Light-weight kernel instrumentation framework using dynamic binary translation

  • Authors:
  • Dongwoo Lee;Inhyuk Kim;Jeehong Kim;Hyung Kook Jun;Won Tae Kim;Sangwon Lee;Young Ik Eom

  • Affiliations:
  • College of Information and Communication Engineering, Sunkyunkwan University, Suwon, Korea 440-746;College of Information and Communication Engineering, Sunkyunkwan University, Suwon, Korea 440-746;College of Information and Communication Engineering, Sunkyunkwan University, Suwon, Korea 440-746;Software Research Laboratory, Electronics and Telecommunications Research Institute, Daejeon, Korea 305-700;Software Research Laboratory, Electronics and Telecommunications Research Institute, Daejeon, Korea 305-700;College of Information and Communication Engineering, Sunkyunkwan University, Suwon, Korea 440-746;College of Information and Communication Engineering, Sunkyunkwan University, Suwon, Korea 440-746

  • Venue:
  • The Journal of Supercomputing
  • Year:
  • 2013

Quantified Score

Hi-index 0.00

Visualization

Abstract

Mobile platforms such as Android and iOS, which are based on typical operating systems, have been widely adopted in various computing devices from smart phones even to smart TVs. Along with this, the necessity of kernel instrumentation framework has also grown up for efficient development and debugging of a kernel itself and its components. Although the existing approaches are providing some information about the kernel state including physical register value and primitive memory map, it is hard for the developers to understand and exploit the information. Moreover, the excessive analysis overhead in the existing approach makes them impractical to be used in real systems. Meanwhile, there have been a few studies on analyzing the user-level applications using dynamic binary translation and they are now widely used.
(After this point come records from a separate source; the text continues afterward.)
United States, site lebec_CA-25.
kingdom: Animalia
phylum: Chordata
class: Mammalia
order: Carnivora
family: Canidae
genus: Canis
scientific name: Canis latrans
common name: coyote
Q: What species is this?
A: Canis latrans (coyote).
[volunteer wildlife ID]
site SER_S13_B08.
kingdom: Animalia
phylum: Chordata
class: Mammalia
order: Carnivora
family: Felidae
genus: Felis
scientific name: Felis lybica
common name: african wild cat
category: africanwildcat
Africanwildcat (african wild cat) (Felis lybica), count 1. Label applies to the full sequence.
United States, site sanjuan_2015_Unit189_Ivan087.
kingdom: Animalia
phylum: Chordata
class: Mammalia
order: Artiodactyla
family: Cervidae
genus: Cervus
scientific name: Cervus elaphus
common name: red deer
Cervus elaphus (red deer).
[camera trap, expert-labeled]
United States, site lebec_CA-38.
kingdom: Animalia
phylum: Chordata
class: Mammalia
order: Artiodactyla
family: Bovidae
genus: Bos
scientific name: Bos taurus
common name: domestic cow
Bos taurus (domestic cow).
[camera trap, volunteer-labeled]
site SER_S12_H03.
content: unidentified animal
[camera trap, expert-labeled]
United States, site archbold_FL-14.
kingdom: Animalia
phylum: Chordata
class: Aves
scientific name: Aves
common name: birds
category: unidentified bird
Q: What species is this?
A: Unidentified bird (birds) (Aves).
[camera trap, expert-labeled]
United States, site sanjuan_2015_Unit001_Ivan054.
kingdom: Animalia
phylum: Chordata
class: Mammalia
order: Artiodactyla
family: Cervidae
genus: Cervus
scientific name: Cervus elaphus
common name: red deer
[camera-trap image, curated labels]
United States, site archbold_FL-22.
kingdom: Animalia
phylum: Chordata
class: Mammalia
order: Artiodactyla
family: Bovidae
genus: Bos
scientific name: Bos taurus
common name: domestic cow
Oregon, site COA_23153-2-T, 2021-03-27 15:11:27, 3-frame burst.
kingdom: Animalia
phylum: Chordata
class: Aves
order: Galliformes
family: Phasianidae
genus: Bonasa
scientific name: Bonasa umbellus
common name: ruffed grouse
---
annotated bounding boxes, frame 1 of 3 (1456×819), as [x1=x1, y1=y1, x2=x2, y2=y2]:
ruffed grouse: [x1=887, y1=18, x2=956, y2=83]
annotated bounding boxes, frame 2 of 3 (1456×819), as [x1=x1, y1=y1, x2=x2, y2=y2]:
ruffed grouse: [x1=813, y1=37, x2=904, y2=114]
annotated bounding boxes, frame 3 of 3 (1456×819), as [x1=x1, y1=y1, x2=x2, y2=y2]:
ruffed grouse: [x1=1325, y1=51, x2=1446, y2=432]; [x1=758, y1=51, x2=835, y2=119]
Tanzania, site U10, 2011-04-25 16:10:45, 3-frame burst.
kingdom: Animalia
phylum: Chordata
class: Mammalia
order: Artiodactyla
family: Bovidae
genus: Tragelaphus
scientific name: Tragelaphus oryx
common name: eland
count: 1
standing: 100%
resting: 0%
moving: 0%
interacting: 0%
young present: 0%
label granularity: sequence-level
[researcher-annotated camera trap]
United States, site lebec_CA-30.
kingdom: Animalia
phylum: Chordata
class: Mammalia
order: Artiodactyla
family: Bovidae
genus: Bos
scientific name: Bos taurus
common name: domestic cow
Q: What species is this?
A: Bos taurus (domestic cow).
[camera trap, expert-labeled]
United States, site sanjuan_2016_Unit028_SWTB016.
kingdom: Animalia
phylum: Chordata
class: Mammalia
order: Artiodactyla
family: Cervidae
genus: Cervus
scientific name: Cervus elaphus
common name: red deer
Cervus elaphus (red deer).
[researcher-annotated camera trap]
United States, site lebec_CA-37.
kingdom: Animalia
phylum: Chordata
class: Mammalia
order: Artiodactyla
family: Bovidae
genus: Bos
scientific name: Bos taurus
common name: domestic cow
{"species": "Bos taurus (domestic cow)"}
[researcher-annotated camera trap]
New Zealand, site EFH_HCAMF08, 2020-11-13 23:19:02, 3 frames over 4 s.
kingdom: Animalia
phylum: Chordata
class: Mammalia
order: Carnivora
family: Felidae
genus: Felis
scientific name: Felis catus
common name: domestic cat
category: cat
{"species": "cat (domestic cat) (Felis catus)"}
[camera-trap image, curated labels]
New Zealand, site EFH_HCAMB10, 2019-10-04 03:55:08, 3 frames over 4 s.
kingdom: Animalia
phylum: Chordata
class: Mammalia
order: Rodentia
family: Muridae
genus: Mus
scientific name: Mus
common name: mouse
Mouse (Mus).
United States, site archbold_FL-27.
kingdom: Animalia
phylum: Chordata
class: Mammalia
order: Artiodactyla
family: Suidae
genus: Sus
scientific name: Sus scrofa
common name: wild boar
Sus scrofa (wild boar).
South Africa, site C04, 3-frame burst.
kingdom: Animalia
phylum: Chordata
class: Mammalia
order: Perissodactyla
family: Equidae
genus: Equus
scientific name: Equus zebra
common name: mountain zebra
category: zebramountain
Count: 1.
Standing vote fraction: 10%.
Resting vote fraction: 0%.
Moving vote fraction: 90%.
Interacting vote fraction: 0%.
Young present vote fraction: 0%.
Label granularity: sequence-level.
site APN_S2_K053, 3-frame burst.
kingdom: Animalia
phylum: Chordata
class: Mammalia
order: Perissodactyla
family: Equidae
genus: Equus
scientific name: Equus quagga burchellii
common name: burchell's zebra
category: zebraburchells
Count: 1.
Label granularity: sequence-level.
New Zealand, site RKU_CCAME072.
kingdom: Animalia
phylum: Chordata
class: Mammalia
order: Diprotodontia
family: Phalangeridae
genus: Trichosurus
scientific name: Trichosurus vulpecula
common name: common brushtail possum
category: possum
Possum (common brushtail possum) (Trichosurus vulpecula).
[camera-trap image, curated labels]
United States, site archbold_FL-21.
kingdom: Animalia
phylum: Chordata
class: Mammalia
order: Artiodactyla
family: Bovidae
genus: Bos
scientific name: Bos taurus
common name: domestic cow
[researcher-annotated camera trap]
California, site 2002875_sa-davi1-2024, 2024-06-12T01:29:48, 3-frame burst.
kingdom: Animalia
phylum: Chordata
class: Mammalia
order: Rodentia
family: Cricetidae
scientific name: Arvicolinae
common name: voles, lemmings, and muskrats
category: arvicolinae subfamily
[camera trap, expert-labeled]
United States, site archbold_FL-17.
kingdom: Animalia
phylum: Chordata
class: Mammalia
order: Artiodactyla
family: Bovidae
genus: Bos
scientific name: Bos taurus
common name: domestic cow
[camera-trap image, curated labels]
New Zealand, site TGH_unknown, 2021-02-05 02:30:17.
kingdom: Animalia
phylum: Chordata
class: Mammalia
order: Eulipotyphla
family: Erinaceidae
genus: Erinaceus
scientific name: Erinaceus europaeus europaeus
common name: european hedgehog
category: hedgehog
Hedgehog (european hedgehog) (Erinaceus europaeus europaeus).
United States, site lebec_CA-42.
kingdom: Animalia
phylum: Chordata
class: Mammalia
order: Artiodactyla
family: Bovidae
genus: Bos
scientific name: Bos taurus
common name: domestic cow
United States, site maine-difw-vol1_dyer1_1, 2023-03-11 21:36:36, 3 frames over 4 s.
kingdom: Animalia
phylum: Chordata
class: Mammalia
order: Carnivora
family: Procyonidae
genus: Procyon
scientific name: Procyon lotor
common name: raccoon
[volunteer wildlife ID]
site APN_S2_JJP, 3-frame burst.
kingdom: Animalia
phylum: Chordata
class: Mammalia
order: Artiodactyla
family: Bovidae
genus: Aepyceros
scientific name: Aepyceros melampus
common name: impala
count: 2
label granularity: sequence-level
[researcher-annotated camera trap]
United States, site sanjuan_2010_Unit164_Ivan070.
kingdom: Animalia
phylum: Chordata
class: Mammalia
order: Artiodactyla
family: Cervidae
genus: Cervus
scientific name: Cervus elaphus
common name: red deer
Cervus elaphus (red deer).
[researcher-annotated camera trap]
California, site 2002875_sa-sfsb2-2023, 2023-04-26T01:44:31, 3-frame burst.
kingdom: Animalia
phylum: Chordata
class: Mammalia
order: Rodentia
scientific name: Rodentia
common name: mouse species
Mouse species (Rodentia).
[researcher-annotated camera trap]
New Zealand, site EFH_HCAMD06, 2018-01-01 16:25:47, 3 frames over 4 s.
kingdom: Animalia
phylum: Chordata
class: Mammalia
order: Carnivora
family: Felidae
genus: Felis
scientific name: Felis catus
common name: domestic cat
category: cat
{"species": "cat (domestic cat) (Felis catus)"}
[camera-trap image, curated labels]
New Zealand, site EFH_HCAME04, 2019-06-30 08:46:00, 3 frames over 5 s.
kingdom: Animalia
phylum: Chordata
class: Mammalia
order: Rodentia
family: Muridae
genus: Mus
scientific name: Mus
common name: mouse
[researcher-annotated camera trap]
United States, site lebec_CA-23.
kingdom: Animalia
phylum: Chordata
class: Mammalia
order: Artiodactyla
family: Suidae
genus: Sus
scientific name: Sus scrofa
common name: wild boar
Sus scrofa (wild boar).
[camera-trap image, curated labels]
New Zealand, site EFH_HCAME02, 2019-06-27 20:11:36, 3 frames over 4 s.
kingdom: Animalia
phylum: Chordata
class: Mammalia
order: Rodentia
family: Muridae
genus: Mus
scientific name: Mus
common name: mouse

In this paper, by extending this idea of dynamic binary translation for user-level applications to the kernel, we propose a new dynamic kernel instrumentation framework. Our framework focuses on the modules such as device drivers, rather than the kernel itself, since the modules comprise a large portion of OS development. Because of the frequent execution of kernel modules, the dynamic kernel instrumentation framework should guarantee the quality of the translated target code. However, costly optimizations to achieve high execution performance are rather harmful to the overall performance. Therefore, in order to improve performance of both translations, we suggest light-weight translator based on pseudo-machine instruction representation and tabular-base translation instead of typical intermediate representation. We implement our framework on Linux system, and our experimental evaluations show that it could quite effectively instrument the target with nominal overhead.